L'espressione stizzita che gli arrivò in risposta , fu accolta da Sasuke con la stessa aria di sufficienza mantenuta durante l'intero tragitto.
« Non ci siamo persi, Sasuke kun. » rispose Kabuto, scrutando torvo il paesaggio circostante.
« Lo hai detto anche le prime sedici volte che te l'ho fatto notare. » insinuò Sasuke, in tono piatto.
Non era certo del perché continuasse a provocare Kabuto da più di sei ore, ma il vedere quell'insopportabile medicastro in difficoltà rappresentava uno tra i suoi maggiori divertimenti, da quando era arrivato al covo di Orochimaru.
Anche perché non c'era molto altro con cui divertirsi.
Kabuto si tolse gli occhiali e iniziò a pulirli, con stizza malcelata.
« Senti, ragazzino. » sibilò, infilandoseli di nuovo sul naso. « Solo perché oggi il maestro Orochimaru ti ha scaricato a me, non significa che io sia disposto a tollerare le tue battutine saccenti. »

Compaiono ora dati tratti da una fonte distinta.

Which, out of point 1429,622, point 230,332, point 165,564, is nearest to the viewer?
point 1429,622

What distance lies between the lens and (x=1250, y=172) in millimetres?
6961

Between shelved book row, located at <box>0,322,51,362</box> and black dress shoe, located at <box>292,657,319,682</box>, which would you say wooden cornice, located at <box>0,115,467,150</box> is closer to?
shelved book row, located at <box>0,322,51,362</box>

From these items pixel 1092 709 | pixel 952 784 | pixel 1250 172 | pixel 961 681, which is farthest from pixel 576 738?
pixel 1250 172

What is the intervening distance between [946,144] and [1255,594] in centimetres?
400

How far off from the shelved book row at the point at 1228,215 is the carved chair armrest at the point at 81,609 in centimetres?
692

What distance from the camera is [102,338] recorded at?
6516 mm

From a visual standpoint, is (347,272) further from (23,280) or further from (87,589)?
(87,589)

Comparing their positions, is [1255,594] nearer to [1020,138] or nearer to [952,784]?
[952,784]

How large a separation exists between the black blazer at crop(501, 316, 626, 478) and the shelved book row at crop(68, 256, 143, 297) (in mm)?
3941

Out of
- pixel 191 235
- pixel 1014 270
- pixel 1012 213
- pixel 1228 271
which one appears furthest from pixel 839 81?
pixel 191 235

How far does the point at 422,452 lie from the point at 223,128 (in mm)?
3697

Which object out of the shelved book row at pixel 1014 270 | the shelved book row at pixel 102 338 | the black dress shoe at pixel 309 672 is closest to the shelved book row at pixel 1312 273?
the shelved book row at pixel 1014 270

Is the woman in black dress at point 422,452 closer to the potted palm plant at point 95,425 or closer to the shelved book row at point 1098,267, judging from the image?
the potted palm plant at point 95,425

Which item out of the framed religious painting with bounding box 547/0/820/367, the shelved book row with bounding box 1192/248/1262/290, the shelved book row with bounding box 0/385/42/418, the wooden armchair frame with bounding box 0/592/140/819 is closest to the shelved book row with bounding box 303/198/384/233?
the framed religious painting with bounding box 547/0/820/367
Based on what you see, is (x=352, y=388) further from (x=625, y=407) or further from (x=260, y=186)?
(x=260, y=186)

Sasuke decise di concentrare la sua attenzione su di una lumaca di passaggio: decisamente più interessante.
Kabuto parve non farci caso.
« Anzi, visto che fai tanto il saputello, perché non me lo dici tu, come si fa ad uscire da questa stupida foresta? »
La lumaca raggiunse un mucchio di fogliame e scomparve alla vista.
« Direi di andare da quella parte. » sentenziò allora Sasuke, ammiccando alla sua destra.
« E perché, di grazia?! »
« Perché è la direzione opposta rispetto a quella da cui siamo venuti. » spiegò, paziente. « E spostarsi in linea retta potrebbe essere un'interessante variazione. Girare su sé stessi è stancante, dopo un po' . »
Kabuto emise un breve ringhio esasperato, mugugnando qualcosa del tipo “e non potevi dirlo prima?”; ma Sasuke preferì restare in silenzio.
Quando il giorno prima Orochimaru - evidentemente stanco di vederselo girare attorno - aveva deciso di spedirlo con quell'idiota di Kabuto a “prendere una boccata d'aria”, Sasuke aveva stabilito con sé stesso che non si sarebbe arrabbiato.
Il sennin, costretto a letto da una curiosa influenza, aveva comunque dovuto interrompere i suoi allenamenti: in circostanze simili, tanto valeva andarsene a spasso al guinzaglio di Kabuto, piuttosto che girovagare nel covo come un'anima in  pena, col serio pericolo di imbattersi in una delle stanze adibite alle torture e agli squartamenti.
Doveva essere stato più o meno lo stesso pensiero di Orchimaru che, molto preso dal suo naso gocciolante, non aveva alcuna voglia di essere costantemente tallonato da un adolescente avido di tecniche ninja.
E così erano partiti, lui e Kabuto, per un'inutile gita – Sasuke non aveva trovato altro modo per definirla – che consisteva semplicemente nel andare per foreste in cerca di funghi interessanti.
« Non li hai ancora trovati, i tuoi funghi? »
Kabuto, a giudicare dall'espressione, colse distintamente il sarcasmo insito nella frase.
«No. Come hai potuto constatare tu stesso. » sospirò, tra i denti. « E, tanto per la cronaca, non sono “funghi”. Sono rare erbe mediche. Chiaro? »
« Cristallino, Kabuto. »
Anche stressare il medicastro stava iniziando a diventare tedioso, oramai.
Sasuke sospirò impercettibilmente.
No. Non sarebbe successo nulla di interessante, quel giorno.
Sbuffò impercettibilmente e si rassegnò a seguire l'ondeggiare nervoso del codino di Kabuto, diversi metri davanti a lui.


Dopo una serie di complicate manovre ed innumerevoli, colorite imprecazioni – decisamente non degne di un Uchiha - Itachi era finalmente riuscito a lavarsi, vestirsi, centrare la porta ed uscire in corridoio.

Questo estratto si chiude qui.